[TEXT BLOCK start]

The paper in one sentence. The Pareto principle for neural networks: what’s the least number of parameters needed for to achieve most of the results?
Structure of this article. I give an introduction to objective landscapes and talk about how to define solutions. I use these concepts to describe the subspace training method. Finally, I summarise the key results of the paper.
Objective landscapes
For every combination of neural network architecture and dataset, the shape of the objective/loss function is fixed. We call this shape the objective landscape and it has many dimensions: one for each parameter in the network.
You can imagine the objective landscape for the twoparameter case as hills and valleys of a landscape. It’s a bit harder for three dimensions, but I like to imagine it as a LED light cube, where every point has a different colour, and darker points represent lower values.
The objective landscape is more continuous than this, but you get the idea.
Training a neural network means attempting to find the combination of parameters that minimises the objective landscape. For the 2D case with hills and valleys, this means the lowest point. For the 3D light cube, it’s the darkest point. Generally speaking, it’s wherever minimises the loss function.
To find the lowest point the neural network uses gradient descent. This is a stepwise procedure finding $dL/d\theta$ , the gradient of the objective function with respect to each parameter. Parameters are updated using this gradient. The overall effect is taking a step in the most “downhill” direction from the current point. Eventually you reach somewhere where you can’t go any lower and typically this is the lowest point in the landscape.
But not always. You could get stuck in a local optima: a point where you can’t go down any further, but it isn’t the lowest point of the landscape.
How do you know you’re at a local optima if you can’t see the entire landscape?
For higher dimensions, a bigger problem is saddle points. These are areas where the landscape is flat in many dimensions, perhaps because there are many redundant parameters with little effect on the objective function. Saddle points are problematic: many optimisers have trouble escaping them and it’s easy to be stuck in these areas for a long time. Removing redundant parameters in a neural network can reduce chances of encountering saddle points.
A saddle point in the xy plane
That’s not the only reason to reduce network parameters. Neural networks take up a lot of space. If you make networks smaller, they can be used more widely: IoT devices, webpages, mobile phones.
Solutions
We usually talk about minimising the loss function. But it’s hard talking about loss all the time. You can’t compare loss between datasets, and loss is hard to interpret without any context. It’s easier to use something like validation accuracy or reward instead. For simplicity, anytime I talk about performance, I’m talking about validation accuracy.
For many datasets we know the best performance achieved to date. For example, the current best performance on MNIST is 99.79%. Of course, for many more datasets we don’t know the best performance, but for now let’s assume we know it.
Let’s call the model with the best performance the baseline model, its performance the baseline performance, the point on the objective landscape corresponding to its parameters the 100% solution, and its number of parameters $d_{int100}$. You might have a few models with statistically indistinguishable solutions around the 100% mark, and in that case you can consider them all 100% solutions.

[TEXT BLOCK end]

REQUIRED ACTIONS:
A - From the article on objective landscapes, return the stretch from "Training a neural" through "of the landscape.".
B - Condense the paragraph in the article on objective landscapes that begins "For higher dimensions, a bigger problem is saddle points" into a short bulleted list that keeps its main facts.
C - Answer these questions using the article on objective landscapes:
(i) How many dimensions does the objective landscape have?
(ii) What is given as the current best performance on MNIST?
(iii) What symbol denotes the number of parameters of the baseline model?

[DATA SUPPLIED start]

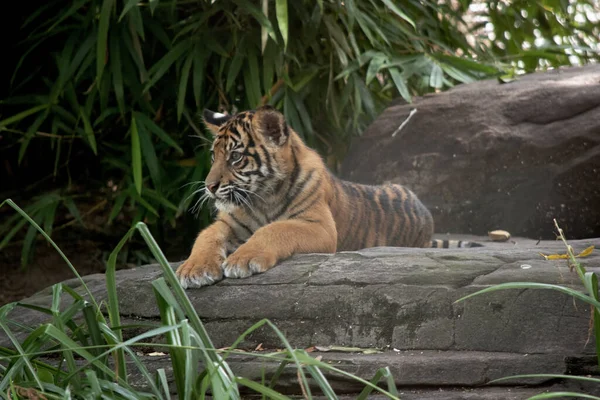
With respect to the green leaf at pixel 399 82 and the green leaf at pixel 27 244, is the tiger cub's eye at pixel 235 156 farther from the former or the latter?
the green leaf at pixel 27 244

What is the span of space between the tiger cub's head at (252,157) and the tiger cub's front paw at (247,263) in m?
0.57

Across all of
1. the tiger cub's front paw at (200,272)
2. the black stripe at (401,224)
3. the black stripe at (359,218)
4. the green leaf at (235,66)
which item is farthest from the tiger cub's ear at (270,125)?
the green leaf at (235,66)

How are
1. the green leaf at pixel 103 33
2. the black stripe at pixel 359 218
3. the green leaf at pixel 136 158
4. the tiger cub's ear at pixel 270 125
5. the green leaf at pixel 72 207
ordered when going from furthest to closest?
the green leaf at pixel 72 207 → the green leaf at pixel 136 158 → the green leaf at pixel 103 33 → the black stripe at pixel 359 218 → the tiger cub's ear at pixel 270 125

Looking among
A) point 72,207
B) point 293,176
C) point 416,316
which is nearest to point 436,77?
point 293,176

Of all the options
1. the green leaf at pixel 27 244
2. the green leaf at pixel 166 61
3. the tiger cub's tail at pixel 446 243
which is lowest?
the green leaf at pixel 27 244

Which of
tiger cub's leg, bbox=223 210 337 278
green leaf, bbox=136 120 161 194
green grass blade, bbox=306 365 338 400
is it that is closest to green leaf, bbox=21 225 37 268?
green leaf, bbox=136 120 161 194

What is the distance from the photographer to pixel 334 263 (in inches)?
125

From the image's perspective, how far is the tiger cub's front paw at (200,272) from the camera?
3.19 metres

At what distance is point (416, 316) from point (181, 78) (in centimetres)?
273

[DATA SUPPLIED end]
[DATA SUPPLIED start]

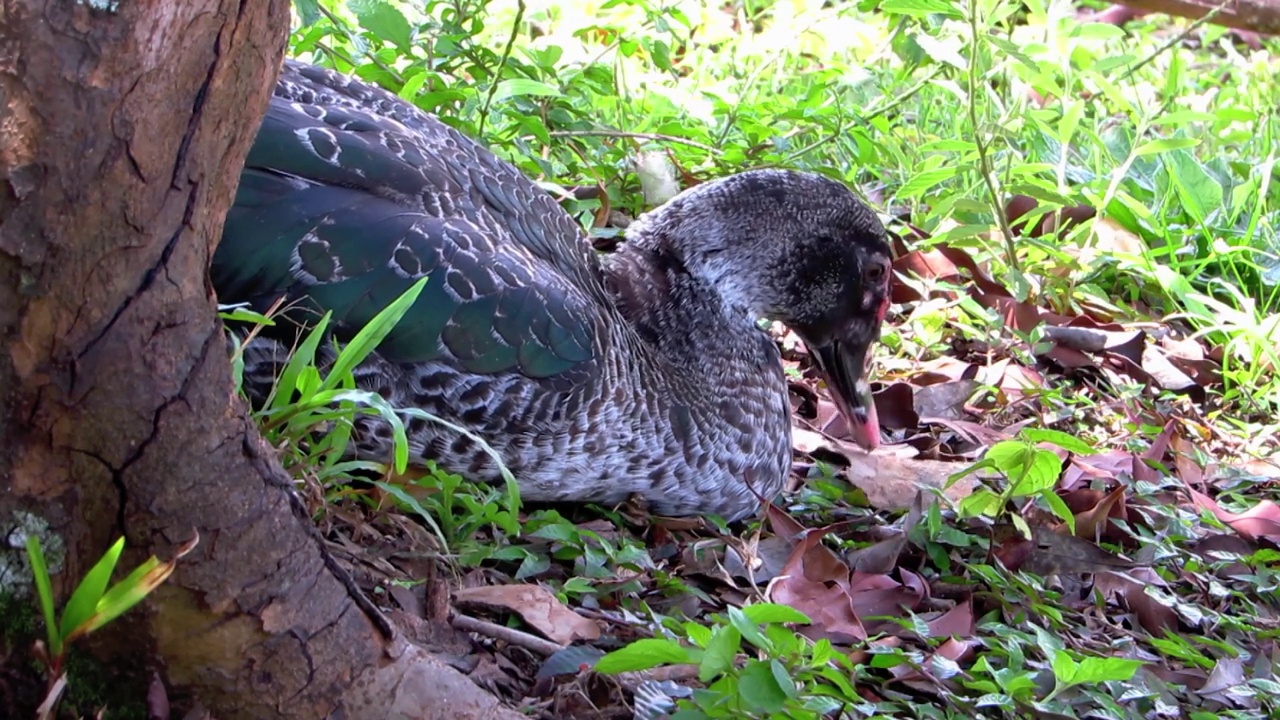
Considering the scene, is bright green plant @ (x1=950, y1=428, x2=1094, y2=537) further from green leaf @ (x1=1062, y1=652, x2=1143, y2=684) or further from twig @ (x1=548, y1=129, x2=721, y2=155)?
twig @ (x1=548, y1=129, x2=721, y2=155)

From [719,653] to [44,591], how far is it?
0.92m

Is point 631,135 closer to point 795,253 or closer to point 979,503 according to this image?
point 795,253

[DATA SUPPLIED end]
[DATA SUPPLIED start]

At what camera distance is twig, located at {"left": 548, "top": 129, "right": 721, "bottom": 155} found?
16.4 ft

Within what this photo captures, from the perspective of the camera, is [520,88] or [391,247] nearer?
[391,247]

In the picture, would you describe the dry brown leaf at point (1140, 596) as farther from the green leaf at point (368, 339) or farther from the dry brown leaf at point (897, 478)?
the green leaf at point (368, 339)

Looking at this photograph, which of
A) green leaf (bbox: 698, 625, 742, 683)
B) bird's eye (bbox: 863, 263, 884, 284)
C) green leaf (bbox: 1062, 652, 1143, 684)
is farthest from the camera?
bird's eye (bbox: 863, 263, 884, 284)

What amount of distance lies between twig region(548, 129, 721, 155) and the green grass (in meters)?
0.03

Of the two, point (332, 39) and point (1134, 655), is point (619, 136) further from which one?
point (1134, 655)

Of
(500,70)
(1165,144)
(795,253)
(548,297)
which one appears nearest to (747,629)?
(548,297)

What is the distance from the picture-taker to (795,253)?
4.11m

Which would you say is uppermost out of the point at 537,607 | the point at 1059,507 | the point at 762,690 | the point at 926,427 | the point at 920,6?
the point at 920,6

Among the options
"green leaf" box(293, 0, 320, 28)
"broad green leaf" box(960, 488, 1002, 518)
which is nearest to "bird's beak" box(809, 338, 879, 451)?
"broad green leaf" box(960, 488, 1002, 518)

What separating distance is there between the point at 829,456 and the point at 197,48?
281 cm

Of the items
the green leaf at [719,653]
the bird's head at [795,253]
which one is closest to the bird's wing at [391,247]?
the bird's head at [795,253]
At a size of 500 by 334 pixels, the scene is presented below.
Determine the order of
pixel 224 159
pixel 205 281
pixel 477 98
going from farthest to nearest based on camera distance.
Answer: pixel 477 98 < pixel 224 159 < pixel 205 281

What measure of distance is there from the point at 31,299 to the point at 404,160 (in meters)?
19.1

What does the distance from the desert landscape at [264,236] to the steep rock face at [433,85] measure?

[DATA SUPPLIED end]

RESULTS OF THE EXERCISE:
A -
Training a neural network means attempting to find the combination of parameters that minimises the objective landscape. For the 2D case with hills and valleys, this means the lowest point. For the 3D light cube, it’s the darkest point. Generally speaking, it’s wherever minimises the loss function.
To find the lowest point the neural network uses gradient descent. This is a stepwise procedure finding $dL/d\theta$ , the gradient of the objective function with respect to each parameter. Parameters are updated using this gradient. The overall effect is taking a step in the most “downhill” direction from the current point. Eventually you reach somewhere where you can’t go any lower and typically this is the lowest point in the landscape.
But not always. You could get stuck in a local optima: a point where you can’t go down any further, but it isn’t the lowest point of the landscape.

B -
- In higher dimensions, saddle points are a bigger problem than local optima.
- They are areas where the landscape is flat in many dimensions, possibly because many redundant parameters have little effect on the objective function.
- Many optimizers have trouble escaping them, so training can stay stuck there for a long time.
- Removing redundant parameters can reduce the chances of encountering them.

C -
(i) One dimension for each parameter in the network.
(ii) 99.79%.
(iii) $d_{int100}$.